The Tribunal accepted the developer’s argument, deciding it could not make a determination on my complaint. We appealed to the Supreme Court which found that the Tribunal should hear the complaint and make a determination.

But the heart of the case is unlikely to be heard for some time yet, with the developer and owner appealing to the High Court against the Tasmanian Supreme Court’s decision which was 3-0 in my favour.

It is extraordinary enough in the 21st Century to have to fight for the installation of a lift for me and other people with mobility disabilities. But recently the Tasmanian Attorney-General, who has a long and proud history of supporting people with disability, intervened in the High Court on behalf of the State.

To my surprise, the State is not defending the Tasmanian Act or even our Supreme Court’s decision. It is not defending equal access for all Tasmanians and it is not defending my right to have the case dealt with by the Tasmanian Tribunal. Rather, it is supporting the multi-million-dollar developer and Parliament Square’s multi-millionaire owners. Alarmingly, the State of Tasmania will be arguing before the High Court of Australia that Tasmania’s bedrock protections in the Anti-Discrimination Act 1998 (Tas) should be weakened.

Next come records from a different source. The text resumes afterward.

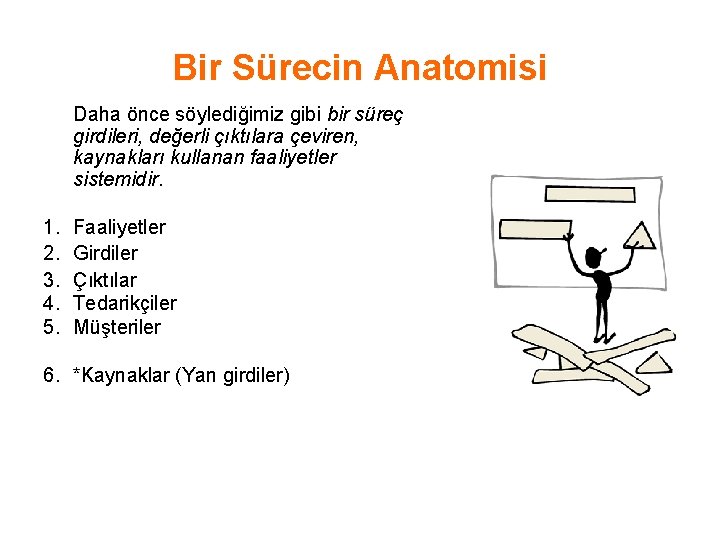 Bir Sürecin Anatomisi

Daha önce söylediğimiz gibi bir süreç girdileri, değerli çıktılara çeviren, kaynakları kullanan faaliyetler sistemidir.

1. Faaliyetler
2. Girdiler
3. Çıktılar
4. Tedarikçiler
5. Müşteriler

6. *Kaynaklar (Yan girdiler)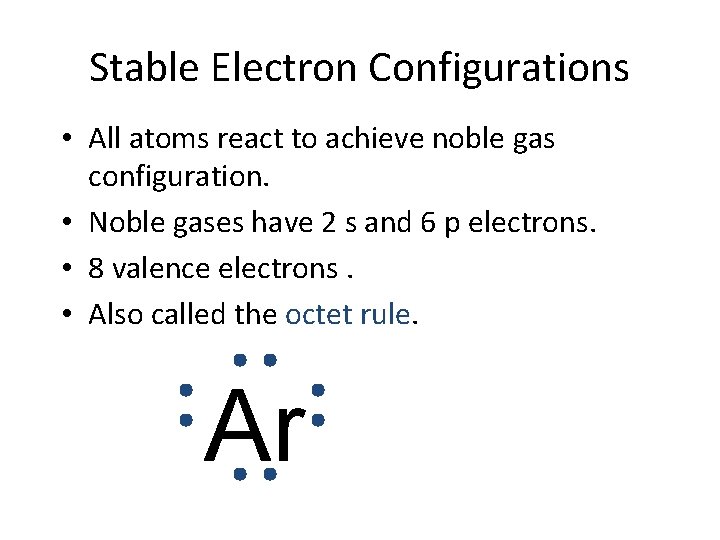 Stable Electron Configurations

• All atoms react to achieve noble gas configuration.
• Noble gases have 2 s and 6 p electrons.
• 8 valence electrons .
• Also called the octet rule.

Ar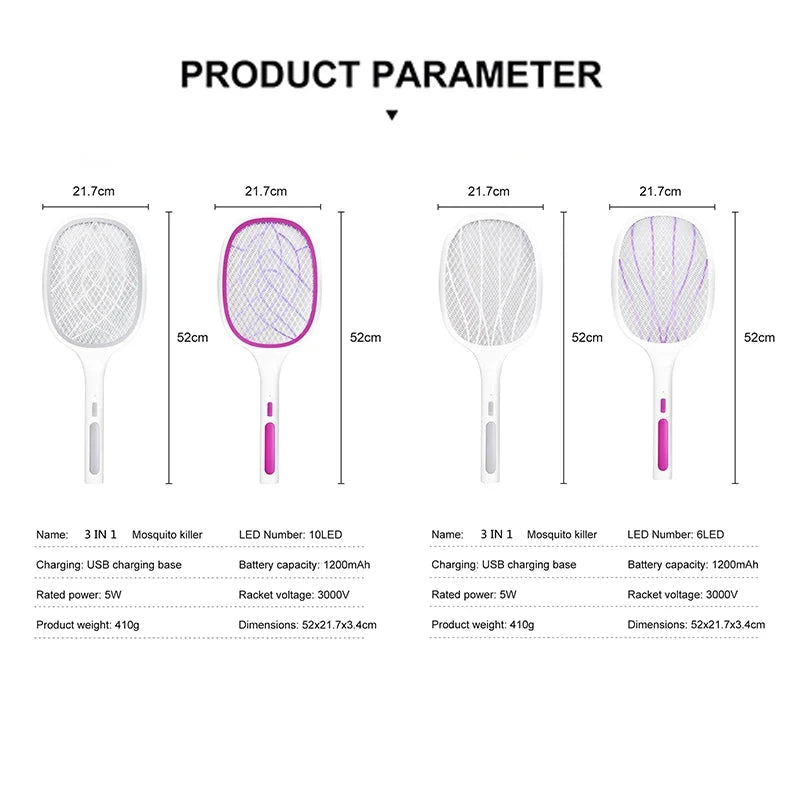 PRODUCT PARAMETER

21.7cm

52cm

21.7cm

52cm

21.7cm

52cm

21.7cm

52cm

Name: 3 IN 1 Mosquito killer
LED Number: 10LED
Charging: USB charging base
Battery capacity: 1200mAh
Rated power: 5W
Racket voltage: 3000V
Product weight: 410g
Dimensions: 52x21.7x3.4cm

Name: 3 IN 1 Mosquito killer
LED Number: 6LED
Charging: USB charging base
Battery capacity: 1200mAh
Rated power: 5W
Racket voltage: 3000V
Product weight: 410g
Dimensions: 52x21.7x3.4cm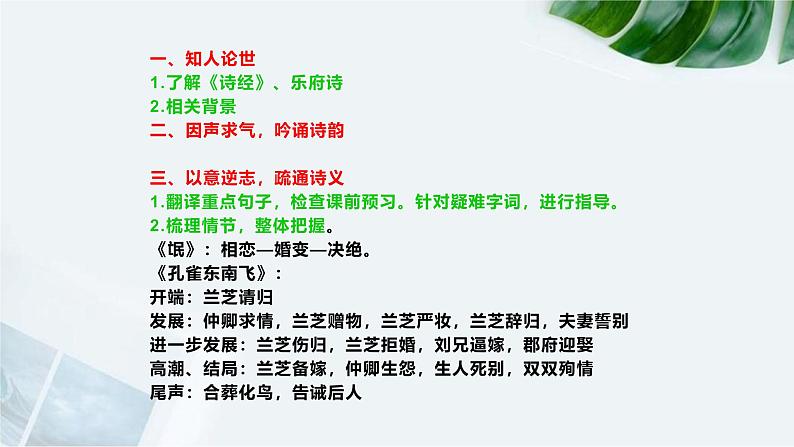 一、知人论世
1.了解《诗经》、乐府诗
2.相关背景
二、因声求气，吟诵诗韵

三、以意逆志，疏通诗义
1.翻译重点句子，检查课前预习。针对疑难字词，进行指导。
2.梳理情节，整体把握。
《氓》：相恋—婚变—决绝。
《孔雀东南飞》：
开端：兰芝请归
发展：仲卿求情，兰芝赠物，兰芝严妆，兰芝辞归，夫妻誓别
进一步发展：兰芝伤归，兰芝拒婚，刘兄逼嫁，郡府迎娶
高潮、结局：兰芝备嫁，仲卿生怨，生人死别，双双殉情
尾声：合葬化鸟，告诫后人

An important consideration for me, as the person with disability making a complaint, is the imbalance of financial power and the risk to me of having to stump up the respondents’ legal costs which could run to tens or hundreds of thousands of dollars.

In her most recent Annual Report, Tasmanian Anti-Discrimination Commissioner Sarah Bolt said the developer’s challenge set a dangerous precedent because some complainants “will have no avenue to have their complaints heard” and that it “creates a real barrier to access to justice”. It beggars belief that our Attorney-General is acting against the advice of the State’s discrimination law officer and against its own anti-discrimination law: a law that people with disability use to ensure their rights to equality.

It is simply incomprehensible that the State Government of Tasmania would support the position of the developer which would result in a weakened State discrimination law.

This case has far wider implications for the future operation of state and territory anti-discrimination laws. If the High Court agrees with the developer, the access door will be closed to many because of the difficulties facing discrimination complainants under the federal system.